▸ PROVIDED PASSAGE:
□ □ □ □

Unlike excess energy, which can be compactly stored as lipids, proteins cannot be condensed and are typically stored as muscle. Flying with excess muscle mass increases energy expenditure, which is why most waterfowl obtain the necessary proteins for egg production at or near breeding sites. This poses a limitation for geese and some sea ducks that begin nesting upon arrival on arctic breeding areas before large quantities of nutritious forage become available. In these cases, geese obtain protein from plant shoots and roots on spring staging areas before departing for northern breeding areas. Nesting geese then rely on lipid stores and protein from their own muscles for egg production and energy, often losing more than 30 percent of their body mass. After the nesting period is over, the combination of nutrient-rich plant growth and nearly continuous daylight allows geese to forage intensively and restore their body condition.

While waterfowl have evolved specialized bill structures and foraging strategies that allow them to exploit certain food resources with little competition from other species, all ducks and geese are capable of dietary flexibility in response to short- or long-term changes in food abundance and distribution. In the short term, diet shifts can occur when normal foods become scarce or inaccessible. For example, Canada geese will sometimes consume shad in ice-free rivers during extremely cold periods. These shifts may also occur in response to a short-lived superabundance of foods, such as when sea ducks gorge on roe during the herring spawn. Over the long term, waterfowl diets may shift as a result of landscape changes. This has been observed in mallards and several goose species that have expanded their winter distributions to exploit rich sources of waste grains on agricultural landscapes.

Decades of dietary research conducted throughout the annual cycle of waterfowl have provided a wealth of information about the feeding habits of ducks and geese and their dependence on diverse wetland habitats. This science has been instrumental in guiding wetland and waterfowl conservation and management in breeding and nonbreeding areas of North America. Continued innovations in research, such as studies quantifying the energetic value and amino acid composition of waterfowl foods, promise to further advance our understanding of waterfowl diets as well as our ability to improve management and conservation efforts to benefit multiple species of ducks and geese.


Dr. Joe Lancaster is biological team leader of the Gulf Coast Joint Venture, and Dr. Ryan Askren is director at the Five Oaks Ag Research and Education Center in partnership with the University of Arkansas at Monticello.


Counting Calories

During winter, food is the most limiting resource for waterfowl. Conservation planners use bioenergetic models to estimate habitat objectives to support the foraging demands of regional waterfowl populations. In a simplified way, bioenergetic modeling is like planning a child’s birthday party. If 15 children will attend the party, and each child will eat two slices of pizza on average, and each pizza has eight slices, you’ll need to order four pizzas. Likewise, bioenergetic models estimate foraging demand, expressed in calories, based on expected waterfowl numbers, the duration of the birds’ stay in the region, and the average amount of energy the birds will require each day.

Energy supply, expressed as calories per acre, is calculated from the availability of foods in foraging habitats and the average amount of energy available per unit of food. Comparing estimates of energy supply and demand allows managers to determine whether a regional landscape has sufficient resources to support waterfowl populations at target levels, and to thereby more effectively target where additional habitat conservation and management efforts are needed.

□ □ □ □

Stored data:
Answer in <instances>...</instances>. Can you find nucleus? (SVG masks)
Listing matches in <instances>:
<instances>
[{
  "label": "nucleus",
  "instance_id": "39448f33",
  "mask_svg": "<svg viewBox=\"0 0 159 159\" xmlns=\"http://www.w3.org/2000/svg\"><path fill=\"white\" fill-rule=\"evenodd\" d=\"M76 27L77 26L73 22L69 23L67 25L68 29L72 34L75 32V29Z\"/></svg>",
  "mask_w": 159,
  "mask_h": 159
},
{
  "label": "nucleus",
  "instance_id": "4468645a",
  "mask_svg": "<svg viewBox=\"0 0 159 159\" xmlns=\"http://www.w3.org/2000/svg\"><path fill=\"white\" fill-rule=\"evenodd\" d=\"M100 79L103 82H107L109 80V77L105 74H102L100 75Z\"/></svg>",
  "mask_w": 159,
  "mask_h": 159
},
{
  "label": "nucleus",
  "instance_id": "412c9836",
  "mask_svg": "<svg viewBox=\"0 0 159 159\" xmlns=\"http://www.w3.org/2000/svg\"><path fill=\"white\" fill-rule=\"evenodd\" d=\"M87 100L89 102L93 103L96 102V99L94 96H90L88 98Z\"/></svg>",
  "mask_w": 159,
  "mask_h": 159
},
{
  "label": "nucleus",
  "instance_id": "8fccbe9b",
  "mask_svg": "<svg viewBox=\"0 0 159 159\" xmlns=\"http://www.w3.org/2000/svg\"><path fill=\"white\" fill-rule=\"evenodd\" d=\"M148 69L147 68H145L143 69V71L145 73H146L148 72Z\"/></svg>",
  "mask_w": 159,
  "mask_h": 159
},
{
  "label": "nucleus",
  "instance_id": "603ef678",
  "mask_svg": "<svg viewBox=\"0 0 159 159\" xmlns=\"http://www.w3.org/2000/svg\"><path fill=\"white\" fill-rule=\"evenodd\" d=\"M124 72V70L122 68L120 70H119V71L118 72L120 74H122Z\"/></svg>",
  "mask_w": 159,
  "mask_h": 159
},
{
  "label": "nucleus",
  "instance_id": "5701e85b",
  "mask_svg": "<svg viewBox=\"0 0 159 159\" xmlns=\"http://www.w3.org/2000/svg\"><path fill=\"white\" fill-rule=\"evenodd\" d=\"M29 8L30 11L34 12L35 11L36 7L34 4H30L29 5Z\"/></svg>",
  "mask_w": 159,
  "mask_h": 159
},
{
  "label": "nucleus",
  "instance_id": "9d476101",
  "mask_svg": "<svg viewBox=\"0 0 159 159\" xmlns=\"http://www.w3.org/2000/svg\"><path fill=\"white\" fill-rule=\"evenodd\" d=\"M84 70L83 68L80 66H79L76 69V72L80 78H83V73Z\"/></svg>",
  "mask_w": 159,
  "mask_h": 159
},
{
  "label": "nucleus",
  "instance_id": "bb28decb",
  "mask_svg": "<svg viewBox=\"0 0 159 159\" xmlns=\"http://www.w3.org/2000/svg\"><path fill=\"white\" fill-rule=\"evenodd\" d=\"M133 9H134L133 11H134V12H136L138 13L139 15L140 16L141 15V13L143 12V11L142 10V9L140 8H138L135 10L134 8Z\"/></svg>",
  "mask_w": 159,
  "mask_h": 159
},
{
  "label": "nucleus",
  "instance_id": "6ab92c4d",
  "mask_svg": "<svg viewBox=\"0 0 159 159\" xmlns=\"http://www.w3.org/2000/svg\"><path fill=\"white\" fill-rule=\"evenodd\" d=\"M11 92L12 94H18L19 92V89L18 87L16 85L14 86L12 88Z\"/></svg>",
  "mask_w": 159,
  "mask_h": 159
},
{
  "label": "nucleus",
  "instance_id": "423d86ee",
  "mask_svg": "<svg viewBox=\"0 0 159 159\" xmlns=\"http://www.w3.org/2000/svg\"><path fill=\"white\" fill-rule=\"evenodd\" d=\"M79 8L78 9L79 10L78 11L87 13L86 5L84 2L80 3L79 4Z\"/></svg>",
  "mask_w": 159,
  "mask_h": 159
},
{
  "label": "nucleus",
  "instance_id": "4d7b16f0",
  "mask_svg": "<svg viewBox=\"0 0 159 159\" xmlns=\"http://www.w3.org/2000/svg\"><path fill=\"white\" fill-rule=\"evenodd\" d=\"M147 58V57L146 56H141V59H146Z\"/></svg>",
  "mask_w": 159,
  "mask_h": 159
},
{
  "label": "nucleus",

□ □ □ □

▸ WORK ORDER 1:
Answer these questions about the waterfowl diet passage:
(a) How much of their body mass do nesting geese often lose?
(b) What do sea ducks gorge on during the herring spawn?
(c) In the birthday party example, how many pizzas need to be ordered?
▸ WORK ORDER 2:
Write out the waterfowl diet passage from "Dr. Joe Lancaster" to "Arkansas at Monticello.", switching "director" to "head".

▸ ANSWER SECTION 1:
(a) More than 30 percent.
(b) Roe.
(c) Four.

▸ ANSWER SECTION 2:
Dr. Joe Lancaster is biological team leader of the Gulf Coast Joint Venture, and Dr. Ryan Askren is head at the Five Oaks Ag Research and Education Center in partnership with the University of Arkansas at Monticello.